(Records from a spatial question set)
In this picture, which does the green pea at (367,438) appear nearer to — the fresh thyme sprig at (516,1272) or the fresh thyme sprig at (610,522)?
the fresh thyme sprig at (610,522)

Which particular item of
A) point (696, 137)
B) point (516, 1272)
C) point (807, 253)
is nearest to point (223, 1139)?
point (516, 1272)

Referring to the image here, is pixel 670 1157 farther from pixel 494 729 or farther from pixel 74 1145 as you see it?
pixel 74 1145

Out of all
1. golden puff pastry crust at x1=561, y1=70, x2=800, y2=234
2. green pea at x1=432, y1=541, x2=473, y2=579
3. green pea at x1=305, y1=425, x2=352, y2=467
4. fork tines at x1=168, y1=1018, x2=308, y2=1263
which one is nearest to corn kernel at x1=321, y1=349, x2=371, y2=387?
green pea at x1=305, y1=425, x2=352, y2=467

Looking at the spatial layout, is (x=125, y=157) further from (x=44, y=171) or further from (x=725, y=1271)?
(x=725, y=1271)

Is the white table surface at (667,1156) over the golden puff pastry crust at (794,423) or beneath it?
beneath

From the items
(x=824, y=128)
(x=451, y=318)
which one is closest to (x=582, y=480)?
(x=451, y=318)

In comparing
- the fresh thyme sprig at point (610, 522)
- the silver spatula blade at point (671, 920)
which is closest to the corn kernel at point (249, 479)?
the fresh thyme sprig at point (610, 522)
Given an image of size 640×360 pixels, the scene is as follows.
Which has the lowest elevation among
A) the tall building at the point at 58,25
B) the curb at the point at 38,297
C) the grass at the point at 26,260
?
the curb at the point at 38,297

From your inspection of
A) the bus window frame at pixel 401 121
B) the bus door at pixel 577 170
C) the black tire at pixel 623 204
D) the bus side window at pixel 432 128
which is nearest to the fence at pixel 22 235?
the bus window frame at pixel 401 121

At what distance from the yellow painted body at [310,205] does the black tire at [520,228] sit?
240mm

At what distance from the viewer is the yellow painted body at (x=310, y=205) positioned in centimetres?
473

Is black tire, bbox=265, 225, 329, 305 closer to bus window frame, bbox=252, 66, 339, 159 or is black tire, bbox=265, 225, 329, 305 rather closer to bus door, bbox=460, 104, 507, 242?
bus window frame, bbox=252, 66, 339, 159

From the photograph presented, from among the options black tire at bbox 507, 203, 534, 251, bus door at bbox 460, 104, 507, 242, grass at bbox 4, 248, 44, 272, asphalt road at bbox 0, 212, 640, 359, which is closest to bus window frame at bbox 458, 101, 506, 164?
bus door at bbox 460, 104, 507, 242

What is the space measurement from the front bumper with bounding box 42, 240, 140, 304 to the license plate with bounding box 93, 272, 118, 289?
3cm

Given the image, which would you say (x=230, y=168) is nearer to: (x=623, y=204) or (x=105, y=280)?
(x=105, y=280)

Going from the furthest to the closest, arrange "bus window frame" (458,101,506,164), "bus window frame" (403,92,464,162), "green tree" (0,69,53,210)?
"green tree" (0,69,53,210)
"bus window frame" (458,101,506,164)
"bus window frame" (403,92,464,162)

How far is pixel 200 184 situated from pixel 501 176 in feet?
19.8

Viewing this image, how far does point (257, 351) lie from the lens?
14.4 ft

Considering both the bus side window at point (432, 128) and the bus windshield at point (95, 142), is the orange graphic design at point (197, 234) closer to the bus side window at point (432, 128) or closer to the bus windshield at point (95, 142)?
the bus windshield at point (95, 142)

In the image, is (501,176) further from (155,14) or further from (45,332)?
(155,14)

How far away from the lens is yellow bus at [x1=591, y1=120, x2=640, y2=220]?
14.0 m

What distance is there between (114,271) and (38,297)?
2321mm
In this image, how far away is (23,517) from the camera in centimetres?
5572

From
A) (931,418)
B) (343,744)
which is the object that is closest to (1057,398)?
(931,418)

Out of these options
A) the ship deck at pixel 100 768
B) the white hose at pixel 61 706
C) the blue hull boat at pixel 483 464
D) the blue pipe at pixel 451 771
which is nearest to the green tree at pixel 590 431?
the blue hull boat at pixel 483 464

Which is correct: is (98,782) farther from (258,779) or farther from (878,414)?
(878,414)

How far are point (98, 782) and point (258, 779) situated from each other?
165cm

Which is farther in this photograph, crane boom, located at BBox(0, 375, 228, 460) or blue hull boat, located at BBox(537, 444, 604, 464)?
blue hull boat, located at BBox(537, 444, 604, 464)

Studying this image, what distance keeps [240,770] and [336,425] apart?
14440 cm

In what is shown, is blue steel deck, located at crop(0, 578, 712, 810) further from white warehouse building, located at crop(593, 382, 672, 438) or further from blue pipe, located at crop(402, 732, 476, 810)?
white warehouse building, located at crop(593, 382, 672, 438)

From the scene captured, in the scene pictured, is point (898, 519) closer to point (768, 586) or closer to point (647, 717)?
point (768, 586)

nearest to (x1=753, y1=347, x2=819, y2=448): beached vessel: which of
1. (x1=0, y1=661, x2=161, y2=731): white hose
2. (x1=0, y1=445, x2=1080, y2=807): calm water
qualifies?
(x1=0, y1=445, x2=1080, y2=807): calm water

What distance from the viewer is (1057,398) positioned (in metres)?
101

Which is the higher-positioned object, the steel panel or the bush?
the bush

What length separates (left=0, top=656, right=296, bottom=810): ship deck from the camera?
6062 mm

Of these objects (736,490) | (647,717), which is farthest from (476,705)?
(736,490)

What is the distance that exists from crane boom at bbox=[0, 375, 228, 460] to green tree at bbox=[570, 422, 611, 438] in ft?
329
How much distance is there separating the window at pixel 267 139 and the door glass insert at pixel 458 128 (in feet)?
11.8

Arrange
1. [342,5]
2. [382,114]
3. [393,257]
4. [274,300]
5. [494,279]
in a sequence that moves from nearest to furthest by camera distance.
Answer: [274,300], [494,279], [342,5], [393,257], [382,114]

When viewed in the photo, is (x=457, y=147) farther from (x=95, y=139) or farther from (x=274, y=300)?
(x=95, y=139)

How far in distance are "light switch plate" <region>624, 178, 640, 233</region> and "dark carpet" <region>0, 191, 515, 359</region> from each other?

Set task:
Return all of the entries exactly as written.

Response to this task:
In this picture, which does the green pea at (367,438) appear nearer to — the fresh thyme sprig at (516,1272) or the fresh thyme sprig at (610,522)?
the fresh thyme sprig at (610,522)

Which particular item of
A) point (696, 137)
B) point (516, 1272)
C) point (807, 253)
is nearest to point (223, 1139)?
point (516, 1272)

Referring to the image here, is pixel 670 1157 farther from pixel 494 729 or farther from pixel 74 1145 as you see it?
pixel 74 1145

Out of all
1. golden puff pastry crust at x1=561, y1=70, x2=800, y2=234
2. green pea at x1=432, y1=541, x2=473, y2=579
3. green pea at x1=305, y1=425, x2=352, y2=467
4. fork tines at x1=168, y1=1018, x2=308, y2=1263
which one is nearest to corn kernel at x1=321, y1=349, x2=371, y2=387?
green pea at x1=305, y1=425, x2=352, y2=467

Looking at the spatial layout, is (x=125, y=157) further from (x=44, y=171) or further from (x=725, y=1271)?
(x=725, y=1271)

Is the white table surface at (667,1156) over the golden puff pastry crust at (794,423) or beneath it?
beneath

From the items
(x=824, y=128)
(x=451, y=318)
which one is closest to (x=582, y=480)?
(x=451, y=318)

In comparing
- the fresh thyme sprig at point (610, 522)
- the silver spatula blade at point (671, 920)
which is closest to the corn kernel at point (249, 479)?
the fresh thyme sprig at point (610, 522)
Given an image of size 640×360 pixels, the scene is as follows.
Which has the lowest elevation among
A) the tall building at the point at 58,25
B) the curb at the point at 38,297
C) the grass at the point at 26,260
?
the curb at the point at 38,297

From your inspection of
A) the bus window frame at pixel 401 121
B) the bus door at pixel 577 170
C) the black tire at pixel 623 204
D) the bus side window at pixel 432 128
which is nearest to the fence at pixel 22 235?
the bus window frame at pixel 401 121

At what distance from the yellow painted body at [310,205] does the black tire at [520,228] sit?
240mm

At what distance from the viewer is the yellow painted body at (x=310, y=205) positioned in centimetres?
473

Is black tire, bbox=265, 225, 329, 305 closer to bus window frame, bbox=252, 66, 339, 159 or is black tire, bbox=265, 225, 329, 305 rather closer to bus door, bbox=460, 104, 507, 242?
bus window frame, bbox=252, 66, 339, 159

From the photograph presented, from among the options black tire at bbox 507, 203, 534, 251, bus door at bbox 460, 104, 507, 242, grass at bbox 4, 248, 44, 272, asphalt road at bbox 0, 212, 640, 359, which is closest to bus window frame at bbox 458, 101, 506, 164?
bus door at bbox 460, 104, 507, 242

What is the space measurement from the front bumper with bounding box 42, 240, 140, 304 to the license plate with bounding box 93, 272, 118, 289?
3cm

Given the image, which would you say (x=230, y=168) is nearer to: (x=623, y=204) or (x=105, y=280)?
(x=105, y=280)

Going from the furthest to the closest, arrange "bus window frame" (458,101,506,164), "bus window frame" (403,92,464,162), "green tree" (0,69,53,210)?
"green tree" (0,69,53,210)
"bus window frame" (458,101,506,164)
"bus window frame" (403,92,464,162)

How far is pixel 200 184 situated from pixel 501 176 in feet?
19.8

Viewing this image, how far does point (257, 351) lie from the lens?
14.4 ft

Considering both the bus side window at point (432, 128) and the bus windshield at point (95, 142), is the orange graphic design at point (197, 234) closer to the bus side window at point (432, 128) or closer to the bus windshield at point (95, 142)?
the bus windshield at point (95, 142)

In the image, is (501,176) further from (155,14) or further from (45,332)?
(155,14)

How far away from the lens is yellow bus at [x1=591, y1=120, x2=640, y2=220]?
14.0 m

What distance is there between (114,271) and (38,297)?
2321mm
In this image, how far away is (23,517) from the camera in centimetres?
5572

From
A) (931,418)
B) (343,744)
which is the object that is closest to (1057,398)?
(931,418)

Out of these options
A) the ship deck at pixel 100 768
B) the white hose at pixel 61 706
C) the blue hull boat at pixel 483 464
D) the blue pipe at pixel 451 771
which is nearest to the green tree at pixel 590 431?
the blue hull boat at pixel 483 464

Which is correct: is (98,782) farther from (258,779) or farther from (878,414)?
(878,414)

How far are point (98, 782) and point (258, 779) situated from each other?
165cm

Which is farther in this photograph, crane boom, located at BBox(0, 375, 228, 460) or blue hull boat, located at BBox(537, 444, 604, 464)?
blue hull boat, located at BBox(537, 444, 604, 464)

Studying this image, what distance keeps [240,770] and [336,425] apart?
14440 cm

In what is shown, is blue steel deck, located at crop(0, 578, 712, 810) further from white warehouse building, located at crop(593, 382, 672, 438) or further from blue pipe, located at crop(402, 732, 476, 810)?
white warehouse building, located at crop(593, 382, 672, 438)

From the scene captured, in the scene pictured, is point (898, 519) closer to point (768, 586) or closer to point (647, 717)?
point (768, 586)

nearest to (x1=753, y1=347, x2=819, y2=448): beached vessel: which of
1. (x1=0, y1=661, x2=161, y2=731): white hose
2. (x1=0, y1=445, x2=1080, y2=807): calm water
qualifies?
(x1=0, y1=445, x2=1080, y2=807): calm water

What distance from the viewer is (1057,398) positioned (in metres)?
101

Which is the higher-positioned object, the steel panel or the bush?
the bush

What length separates (left=0, top=656, right=296, bottom=810): ship deck from the camera?
6062 mm

Of these objects (736,490) | (647,717), which is farthest from (476,705)?
(736,490)

What is the distance that exists from crane boom at bbox=[0, 375, 228, 460] to green tree at bbox=[570, 422, 611, 438] in ft?
329
How much distance is there separating the window at pixel 267 139 and the door glass insert at pixel 458 128 (in feet)?
11.8

Arrange
1. [342,5]
2. [382,114]
3. [393,257]
4. [274,300]
5. [494,279]
in a sequence that moves from nearest to furthest by camera distance.
Answer: [274,300], [494,279], [342,5], [393,257], [382,114]

When viewed in the photo, is (x=457, y=147) farther from (x=95, y=139) or farther from (x=274, y=300)?
(x=95, y=139)

How far in distance are "light switch plate" <region>624, 178, 640, 233</region> and "dark carpet" <region>0, 191, 515, 359</region> from each other?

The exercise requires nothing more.